Best First Step: Conditional Historical Distributions

This is often the highest-value first model.

Condition on:

  • regime
  • cluster
  • volatility bucket
  • relative strength bucket

Then compute forward returns at:

  • 5 days
  • 20 days
  • 60 days

This alone can produce useful scenario tables.

Quantile Regression

Then move to quantile regression, which predicts:

  • p10
  • p25
  • p50
  • p75
  • p90

This is much better aligned with real market uncertainty than a single target.

Baseline Models Before Deep Models

Before using a GPU-heavy architecture, build:

  • linear / ridge baseline
  • tree-based baseline
  • quantile regression baseline

Why:

  • they are fast
  • they are interpretable
  • they set a standard the GPU model must beat

When To Use the GPU

The DGX should be used deliberately.

Good uses:

  • multi-horizon quantile neural nets
  • sequence models if temporal dependencies prove helpful
  • batched inference across many tickers

Bad early use:

  • using a GPU because it feels advanced
  • replacing simple methods before measuring them

The right rule is:

use the GPU when it buys better calibration, better performance, or better research throughput.


Why Not Start With CUDA / C++

For this project phase, Python is the right language.

Use:

  • pandas
  • numpy
  • scikit-learn
  • networkx or graph tooling if needed
  • PyTorch where deep models are justified

Avoid starting with CUDA/C++ because:

  • the main risk is not compute speed
  • the main risk is wrong problem framing
  • the main bottleneck is feature and target design
  • low-level optimization will slow learning when the research loop is still changing

That said, CUDA can be a very good second-stage learning project.

Good later CUDA experiments:

  • rolling-window feature kernels
  • pairwise correlation acceleration
  • Monte Carlo path simulation
  • large-batch inference kernels

That is a much better learning path than rewriting the first version in C++.


A Day-By-Day Build Strategy

Day 7

Freeze architecture, schemas, and container boundaries.

Day 8

Build the feature store and validate it by hand.

Day 9

Fit regime models and inspect historical transitions.

Day 10

Build cluster and market topology views.

Day 11

Detect outliers and create the review queue.

Day 12

Build baseline scenario models and quantile ranges.

Day 13

Add GPU-enabled scenario models only if baselines are stable.

Day 14

Build daily reporting and research output.
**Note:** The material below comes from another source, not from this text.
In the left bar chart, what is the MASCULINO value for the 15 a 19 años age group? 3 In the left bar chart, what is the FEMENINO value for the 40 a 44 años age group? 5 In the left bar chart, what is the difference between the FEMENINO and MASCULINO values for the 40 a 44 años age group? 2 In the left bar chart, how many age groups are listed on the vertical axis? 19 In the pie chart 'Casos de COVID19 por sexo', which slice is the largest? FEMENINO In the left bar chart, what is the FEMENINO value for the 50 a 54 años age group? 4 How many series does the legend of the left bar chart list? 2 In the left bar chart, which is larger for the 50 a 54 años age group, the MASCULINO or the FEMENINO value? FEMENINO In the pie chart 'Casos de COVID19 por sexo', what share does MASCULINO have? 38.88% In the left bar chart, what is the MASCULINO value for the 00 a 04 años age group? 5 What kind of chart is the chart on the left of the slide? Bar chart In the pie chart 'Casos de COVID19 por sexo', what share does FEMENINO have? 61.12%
This order matters because it keeps the system explainable at every step.


Dockerized Pipeline Design

This project should remain one-job-per-container.

CPU Containers

  • feature generation
  • regime detection
  • clustering
  • outlier detection
  • report generation

These are parallelizable and should scale across CPU threads.

GPU Containers

  • scenario model training
  • batched scenario inference

These should be isolated so the NVIDIA runtime is only used where it adds value.

Shared Storage

Use:

  • PostgreSQL for structured outputs
  • named volume for model artifacts
  • optional report artifact volume for markdown/PDF outputs

This keeps the pipeline reproducible and portable.


What Success Looks Like

The project is succeeding when you can open a daily report and quickly see:

  • the current regime at multiple horizons
  • whether the market is broadening or narrowing
  • which clusters are strongest
  • which names are unusual
  • what the scenario bands say for those names
  • which outliers should be checked against news

At that point, the system is doing what it should:

  • it is not pretending to know the future exactly
  • it is narrowing attention intelligently
  • it is teaching you how the market is structured
  • it is teaching you how the models behave

That is the right foundation.


Final Recommendation

Build this as a market intelligence system first and a forecasting system second.

That order will make the project:

  • more robust
  • easier to debug
  • more educational
  • more useful in practice

The most important discipline is this:

do not let the desire for a sophisticated model outrun the quality of the problem definition.

If the system can reliably identify regime changes, cluster structure, outliers, and scenario ranges, then later additions like news scoring, LLM summaries, or deeper GPU models will have a much stronger foundation.